Created on: April 29, 2008

Oedipus Rex: Victim or Accomplice?



If you've been through high-school literature, chances are you know the story of Oedipus Rex, tragic Greek hero and main character of Sophocles' historic play by the same name. For those who might want a refresher: after learning from the Oracle of Delphi that he was destined to kill his father and marry / sleep with his mother, Oedipus fled his home of Corinth in an attempt to escape his fate. While traveling, he was run off the road by a haughty, proud stranger; enraged and unaware the man was Laios, king of Thebes, Oedipus struck and accidentally killed him with a walking stick. Soon after, Oedipus defeated the riddle of the Sphinx and in true hero fashion was rewarded by the Thebans with their kingship and the hand of their queen, the beautiful Iokaste, in marriage.

Fast-forward a few dozen years, and Thebes is once again threatened, this time by a horrible plague. Told that the only way to cure the illness is to punish the murderer of Iokaste's former husband, king Laios, Oedipus ignores warnings from the prophet Tiresias and investigates the death, only to discover the shocking truth that he himself is the killer. Worse, a messenger arriving with news of his father's death reveals that his flight from Corinth was unnecessary; King Polybus and Queen Merope were not his birth parents at all. They had adopted the infant Oedipus when a shepard discovered him abandoned on a mountainside, his ankles pierced through with a skewer . . . the same place his true parents Laios and Iokaste had left him to die, after being informed of a prophecy that he would slay his father and marry his mother. Thus, just as he was destined to do, the tragic king had come full circle.

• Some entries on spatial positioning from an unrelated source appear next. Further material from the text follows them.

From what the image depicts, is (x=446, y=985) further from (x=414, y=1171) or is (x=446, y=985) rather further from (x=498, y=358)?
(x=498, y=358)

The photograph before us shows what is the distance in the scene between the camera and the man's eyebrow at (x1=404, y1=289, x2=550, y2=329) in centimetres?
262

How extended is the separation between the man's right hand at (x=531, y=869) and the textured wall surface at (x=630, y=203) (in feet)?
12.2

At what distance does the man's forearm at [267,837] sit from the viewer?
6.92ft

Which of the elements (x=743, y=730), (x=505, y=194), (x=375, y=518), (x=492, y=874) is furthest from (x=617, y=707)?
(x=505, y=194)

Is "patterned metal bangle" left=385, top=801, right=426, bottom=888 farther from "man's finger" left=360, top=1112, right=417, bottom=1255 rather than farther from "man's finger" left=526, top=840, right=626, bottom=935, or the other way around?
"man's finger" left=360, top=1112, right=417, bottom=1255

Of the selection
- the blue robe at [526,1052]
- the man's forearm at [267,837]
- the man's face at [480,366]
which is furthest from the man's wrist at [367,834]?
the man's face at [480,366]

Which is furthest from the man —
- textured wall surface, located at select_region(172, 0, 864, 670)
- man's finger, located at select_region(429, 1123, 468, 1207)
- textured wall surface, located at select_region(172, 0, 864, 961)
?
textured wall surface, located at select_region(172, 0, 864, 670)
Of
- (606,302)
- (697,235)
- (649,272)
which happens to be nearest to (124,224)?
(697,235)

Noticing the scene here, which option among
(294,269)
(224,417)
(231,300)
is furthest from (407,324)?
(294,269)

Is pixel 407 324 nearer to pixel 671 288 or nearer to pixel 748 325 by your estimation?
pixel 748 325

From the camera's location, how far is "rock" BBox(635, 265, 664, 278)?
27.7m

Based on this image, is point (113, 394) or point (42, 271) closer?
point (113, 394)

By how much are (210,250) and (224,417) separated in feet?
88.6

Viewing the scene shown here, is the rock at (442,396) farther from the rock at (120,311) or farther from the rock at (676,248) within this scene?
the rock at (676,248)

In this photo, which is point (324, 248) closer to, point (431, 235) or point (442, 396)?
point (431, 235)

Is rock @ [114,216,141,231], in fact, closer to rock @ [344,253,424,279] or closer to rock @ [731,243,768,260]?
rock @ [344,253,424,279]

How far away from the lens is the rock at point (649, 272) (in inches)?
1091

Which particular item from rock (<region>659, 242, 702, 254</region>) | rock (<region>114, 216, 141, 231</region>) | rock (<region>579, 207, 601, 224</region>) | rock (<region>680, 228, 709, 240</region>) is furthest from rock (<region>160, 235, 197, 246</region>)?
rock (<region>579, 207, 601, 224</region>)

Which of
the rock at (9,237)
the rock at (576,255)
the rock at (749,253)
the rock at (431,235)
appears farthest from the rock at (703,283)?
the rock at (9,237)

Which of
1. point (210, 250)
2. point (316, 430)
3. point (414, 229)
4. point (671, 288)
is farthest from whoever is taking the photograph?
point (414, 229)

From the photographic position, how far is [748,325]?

There are multiple interpretations of the play's central theme and abundent metaphors, ranging from the Sigmund Freud's complex psycho-sexual ideas to the simpler moral' of predestination and fate. One particular theory suggests that the entire play itself is a metaphor for human emotion that is, the tendancy of feelings such as love, fear and anger to cloud common sense and reason. Indeed, it is the passionate emotions of each player' in the tragedy Oedipus' love of his adoptive parents, Laios and Iokaste's fear of destruction at the hands of their own child, Oedipus' wounded pride and anger in his confrontation with Liaos and his own great fear of actually fufilling the prophecy that led them all to their horrible fates.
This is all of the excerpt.